We are using Druid 0.15.1 version with a 16 gb memory for both the historical and middle manager nodes.
Happy Tuesday and Druiding…
Have you configured automatic compaction, this is configurable at the web-console? Also, I believe in this version of Druid will support minor compaction. https://github.com/apache/incubator-druid/issues/8369
In Druid, segments in the same time chunk should have the same version, so that they can be queried together. Before 0.16, Druid used to have only one type of compaction, i.e., major compaction, which reads all segments in each time chunk and compacts them all together. This sometimes could lead to some inefficiency as you noted.

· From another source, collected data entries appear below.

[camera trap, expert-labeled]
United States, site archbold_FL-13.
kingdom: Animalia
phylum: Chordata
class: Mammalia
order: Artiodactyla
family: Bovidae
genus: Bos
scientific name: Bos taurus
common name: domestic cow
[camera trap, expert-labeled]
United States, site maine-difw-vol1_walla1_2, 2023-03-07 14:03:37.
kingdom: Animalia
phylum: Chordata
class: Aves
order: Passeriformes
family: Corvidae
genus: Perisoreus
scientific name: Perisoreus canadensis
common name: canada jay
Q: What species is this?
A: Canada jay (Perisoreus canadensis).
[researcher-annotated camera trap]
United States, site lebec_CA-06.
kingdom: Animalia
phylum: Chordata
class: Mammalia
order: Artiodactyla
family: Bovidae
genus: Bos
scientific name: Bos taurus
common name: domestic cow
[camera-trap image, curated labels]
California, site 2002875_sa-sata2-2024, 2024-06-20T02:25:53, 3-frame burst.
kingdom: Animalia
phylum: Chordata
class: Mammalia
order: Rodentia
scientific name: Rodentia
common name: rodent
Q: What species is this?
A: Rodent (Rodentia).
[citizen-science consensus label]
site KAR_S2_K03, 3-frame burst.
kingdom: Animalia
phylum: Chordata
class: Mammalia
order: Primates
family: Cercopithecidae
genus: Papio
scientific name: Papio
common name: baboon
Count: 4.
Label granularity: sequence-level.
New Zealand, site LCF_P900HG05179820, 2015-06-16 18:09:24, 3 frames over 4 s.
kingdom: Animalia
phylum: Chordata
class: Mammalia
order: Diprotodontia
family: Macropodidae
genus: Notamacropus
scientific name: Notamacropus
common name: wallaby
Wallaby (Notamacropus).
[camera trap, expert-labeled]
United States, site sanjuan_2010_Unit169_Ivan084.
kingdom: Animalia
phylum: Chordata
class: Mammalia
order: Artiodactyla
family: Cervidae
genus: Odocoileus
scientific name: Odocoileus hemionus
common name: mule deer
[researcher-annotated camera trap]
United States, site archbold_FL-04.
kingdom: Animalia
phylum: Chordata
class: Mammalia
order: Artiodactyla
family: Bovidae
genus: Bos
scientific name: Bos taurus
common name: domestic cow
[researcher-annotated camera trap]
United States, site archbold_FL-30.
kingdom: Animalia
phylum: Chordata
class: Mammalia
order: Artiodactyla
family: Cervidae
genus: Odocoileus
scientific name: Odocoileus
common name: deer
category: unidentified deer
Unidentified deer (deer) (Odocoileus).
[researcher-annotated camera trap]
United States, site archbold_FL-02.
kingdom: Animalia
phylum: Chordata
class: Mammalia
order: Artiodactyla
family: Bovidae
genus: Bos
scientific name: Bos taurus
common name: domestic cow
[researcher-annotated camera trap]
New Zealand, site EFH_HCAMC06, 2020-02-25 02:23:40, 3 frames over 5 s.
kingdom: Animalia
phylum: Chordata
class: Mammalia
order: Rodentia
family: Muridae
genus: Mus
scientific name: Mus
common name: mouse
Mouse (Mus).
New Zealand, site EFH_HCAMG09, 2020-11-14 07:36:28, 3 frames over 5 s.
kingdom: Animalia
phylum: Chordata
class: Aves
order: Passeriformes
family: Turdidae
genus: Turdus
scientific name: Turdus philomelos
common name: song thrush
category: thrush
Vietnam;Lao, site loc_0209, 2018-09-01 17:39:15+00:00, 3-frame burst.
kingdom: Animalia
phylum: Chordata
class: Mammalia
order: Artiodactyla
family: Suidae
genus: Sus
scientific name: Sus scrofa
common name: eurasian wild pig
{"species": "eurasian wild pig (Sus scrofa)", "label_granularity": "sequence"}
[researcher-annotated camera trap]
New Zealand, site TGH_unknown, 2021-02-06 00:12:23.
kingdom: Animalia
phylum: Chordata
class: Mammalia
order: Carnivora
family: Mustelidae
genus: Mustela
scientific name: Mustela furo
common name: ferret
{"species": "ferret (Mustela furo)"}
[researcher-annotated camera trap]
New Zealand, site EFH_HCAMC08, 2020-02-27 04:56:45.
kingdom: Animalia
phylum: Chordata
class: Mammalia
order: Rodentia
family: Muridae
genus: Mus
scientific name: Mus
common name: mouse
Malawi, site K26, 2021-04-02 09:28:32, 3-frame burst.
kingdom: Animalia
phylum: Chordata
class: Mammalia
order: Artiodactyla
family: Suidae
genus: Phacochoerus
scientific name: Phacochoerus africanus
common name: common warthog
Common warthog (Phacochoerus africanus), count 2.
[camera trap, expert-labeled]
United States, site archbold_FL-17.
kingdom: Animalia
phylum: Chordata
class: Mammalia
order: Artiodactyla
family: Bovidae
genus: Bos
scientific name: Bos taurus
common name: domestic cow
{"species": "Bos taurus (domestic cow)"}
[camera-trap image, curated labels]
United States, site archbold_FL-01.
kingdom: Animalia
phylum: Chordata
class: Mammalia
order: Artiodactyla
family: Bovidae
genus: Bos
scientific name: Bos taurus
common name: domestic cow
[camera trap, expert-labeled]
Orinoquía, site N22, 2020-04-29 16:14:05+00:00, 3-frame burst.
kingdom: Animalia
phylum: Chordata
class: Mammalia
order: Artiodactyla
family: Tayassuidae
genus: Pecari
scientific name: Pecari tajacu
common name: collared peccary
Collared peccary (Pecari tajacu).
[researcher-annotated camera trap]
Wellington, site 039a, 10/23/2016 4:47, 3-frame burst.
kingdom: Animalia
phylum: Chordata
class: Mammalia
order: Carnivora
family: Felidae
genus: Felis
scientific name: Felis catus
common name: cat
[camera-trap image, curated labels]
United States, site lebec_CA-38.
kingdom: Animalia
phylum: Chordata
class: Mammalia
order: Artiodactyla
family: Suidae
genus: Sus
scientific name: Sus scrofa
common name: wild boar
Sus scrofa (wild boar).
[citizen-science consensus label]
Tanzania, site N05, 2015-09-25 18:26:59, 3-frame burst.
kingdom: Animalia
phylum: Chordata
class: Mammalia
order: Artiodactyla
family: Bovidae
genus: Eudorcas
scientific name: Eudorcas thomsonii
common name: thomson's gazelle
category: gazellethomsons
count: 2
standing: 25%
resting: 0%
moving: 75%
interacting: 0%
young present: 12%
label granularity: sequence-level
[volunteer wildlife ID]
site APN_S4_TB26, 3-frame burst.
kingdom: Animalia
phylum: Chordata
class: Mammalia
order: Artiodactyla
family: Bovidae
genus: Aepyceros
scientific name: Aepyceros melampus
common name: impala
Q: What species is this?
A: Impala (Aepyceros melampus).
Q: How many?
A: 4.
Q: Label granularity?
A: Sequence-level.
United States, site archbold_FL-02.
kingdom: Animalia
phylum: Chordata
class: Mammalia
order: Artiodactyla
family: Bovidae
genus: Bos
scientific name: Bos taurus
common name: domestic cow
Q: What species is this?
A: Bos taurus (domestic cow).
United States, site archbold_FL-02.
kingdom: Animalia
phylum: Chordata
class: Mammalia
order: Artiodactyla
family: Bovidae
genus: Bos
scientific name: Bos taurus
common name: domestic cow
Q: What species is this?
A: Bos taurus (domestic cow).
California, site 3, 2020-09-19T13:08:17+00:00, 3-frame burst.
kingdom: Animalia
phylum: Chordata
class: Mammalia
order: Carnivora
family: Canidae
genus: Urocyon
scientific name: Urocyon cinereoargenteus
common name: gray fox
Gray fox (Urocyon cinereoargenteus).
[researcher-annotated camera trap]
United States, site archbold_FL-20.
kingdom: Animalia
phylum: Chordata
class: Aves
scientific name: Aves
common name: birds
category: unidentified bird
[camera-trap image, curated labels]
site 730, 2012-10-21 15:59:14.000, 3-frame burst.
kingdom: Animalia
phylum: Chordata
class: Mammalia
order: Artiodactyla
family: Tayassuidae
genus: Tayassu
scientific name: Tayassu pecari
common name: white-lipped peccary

In 0.16, we now have a new compaction type, minor compaction, which can compact only a portion of segments in a time chunk. The segments created by the minor compaction will have the same major version with the original segments but a higher minor version, so that they can overshadow only those old segments before compaction. I guess this could be useful for your use case but auto compaction isn’t smart enough to use minor compaction yet. You can set up the auto compaction to use minor compaction, but it will just try to compact the whole time chunk as what major auto compaction does now.
I think one possible solution could be setting up some external auto compaction system which uses minor compaction. But you will need to set it up by yourself.